EXERCISE DIRECTIONS:
Please set down the material below word for word, keeping every line intact and in its original order.

## Start ROWS

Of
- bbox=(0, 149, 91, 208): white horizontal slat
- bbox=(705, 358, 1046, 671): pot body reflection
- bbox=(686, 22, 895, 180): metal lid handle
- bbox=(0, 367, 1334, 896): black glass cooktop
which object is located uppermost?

## End ROWS

WRITTEN RESPONSE:
Of
- bbox=(0, 149, 91, 208): white horizontal slat
- bbox=(705, 358, 1046, 671): pot body reflection
- bbox=(686, 22, 895, 180): metal lid handle
- bbox=(0, 367, 1334, 896): black glass cooktop
which object is located uppermost?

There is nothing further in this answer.